Keypoints:
- Four detained Barrick employees released under new deal
- Settlement resolves standoff over Loulo-Gounkoto gold complex
- Dispute rooted in Mali’s push for greater control of resources
FOUR employees of Barrick Gold who had spent nearly a year in detention in Bamako have been released after the company and the Malian government concluded a settlement to end their long-running dispute over the Loulo-Gounkoto gold complex. The development was confirmed by three people familiar with the agreement, Reuters reported.
The employees — all Malian nationals — were arrested in late 2024 when tensions between the global mining firm and the authorities escalated sharply. Their detention became one of the most contentious consequences of Mali’s wider effort to enforce its 2023 mining code, a policy shift that signalled the state’s intention to capture a greater share of the country’s mineral wealth.
Settlement brings uneasy truce
The settlement, agreed last week, included the immediate release of the four staff members and the dropping of all outstanding charges against Barrick and its affiliates. In exchange, Barrick committed to withdrawing its arbitration case at the World Bank’s International Centre for Settlement of Investment Disputes, where it had challenged the government’s actions at the mine.
The accord also paves the way for the restoration of Barrick’s full operational control at Loulo-Gounkoto, one of the firm’s most valuable assets in West Africa. Barrick confirmed in a statement that the complex would return to normal operations under the terms of the newly reached deal.
Sources said the detainees walked free from Bamako’s central prison shortly after the agreement was finalised. They were not authorised to comment publicly, and so requested anonymity.
How the dispute escalated
The confrontation between Barrick and Mali stemmed from the introduction of the revised mining code in 2023, which increased state participation in new mining projects and tightened fiscal terms for operators. The government argued that the reforms were essential to ensure Mali benefited more directly from its gold reserves — one of its most significant sources of revenue.

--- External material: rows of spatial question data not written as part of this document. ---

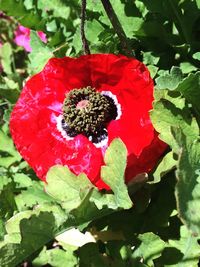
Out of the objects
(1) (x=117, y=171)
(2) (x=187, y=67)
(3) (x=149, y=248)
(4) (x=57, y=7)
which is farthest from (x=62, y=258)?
(4) (x=57, y=7)

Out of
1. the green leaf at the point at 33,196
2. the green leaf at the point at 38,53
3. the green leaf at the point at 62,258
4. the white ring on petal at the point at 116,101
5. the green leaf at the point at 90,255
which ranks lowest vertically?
the green leaf at the point at 62,258

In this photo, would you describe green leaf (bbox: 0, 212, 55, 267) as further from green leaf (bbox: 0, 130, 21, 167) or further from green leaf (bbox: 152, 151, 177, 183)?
green leaf (bbox: 0, 130, 21, 167)

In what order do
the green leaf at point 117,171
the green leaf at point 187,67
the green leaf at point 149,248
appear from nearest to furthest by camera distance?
the green leaf at point 117,171 → the green leaf at point 149,248 → the green leaf at point 187,67

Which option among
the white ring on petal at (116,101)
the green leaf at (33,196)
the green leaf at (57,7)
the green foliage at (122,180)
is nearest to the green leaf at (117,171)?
the green foliage at (122,180)

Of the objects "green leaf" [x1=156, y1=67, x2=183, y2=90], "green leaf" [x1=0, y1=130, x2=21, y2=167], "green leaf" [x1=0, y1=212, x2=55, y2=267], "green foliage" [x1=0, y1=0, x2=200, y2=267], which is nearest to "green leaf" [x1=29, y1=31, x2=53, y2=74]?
"green foliage" [x1=0, y1=0, x2=200, y2=267]

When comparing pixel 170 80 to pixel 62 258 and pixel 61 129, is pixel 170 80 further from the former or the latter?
pixel 62 258

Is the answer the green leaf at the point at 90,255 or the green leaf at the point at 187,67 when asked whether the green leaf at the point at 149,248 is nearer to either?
the green leaf at the point at 90,255
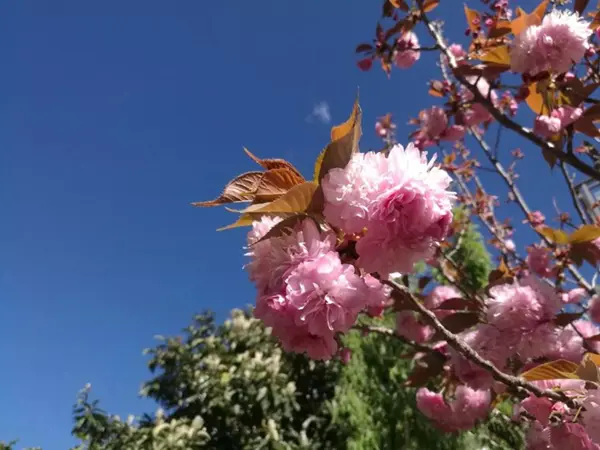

Barrick, however, maintained that the new measures undermined existing agreements protecting its investments. The disagreement spiralled into a wider standoff in 2024 when the authorities intervened at the Loulo-Gounkoto site, seized consignments of gold, and imposed operational restrictions. The arrests of the four employees soon followed, drawing international criticism and heightened scrutiny from investors.
The dispute became emblematic of a broader continental trend: African governments asserting greater authority over natural resources amid rising resource nationalism. Mali, alongside countries such as Burkina Faso and Zimbabwe, has taken firmer positions on mining governance, leading to periodic clashes with multinational operators.
What the deal signals for Mali’s mining sector
While the settlement offers a reprieve for Barrick and certainty for its workforce, analysts note that the underlying tensions shaping Mali’s mining landscape remain unresolved. The government continues to pursue a more assertive mining strategy, and companies operating in the region face increasing pressure to adapt to shifting regulatory and political expectations.
For now, the release of the employees marks a significant easing of hostilities and opens the door for a reset in relations between the two sides. But industry observers stress that the episode underscores the growing risks facing international miners in jurisdictions undergoing rapid policy changes.
The Loulo-Gounkoto complex — historically one of Barrick’s most productive operations — is expected to ramp up activity in the coming weeks as the firm works to stabilise operations following nearly two years of disruptions.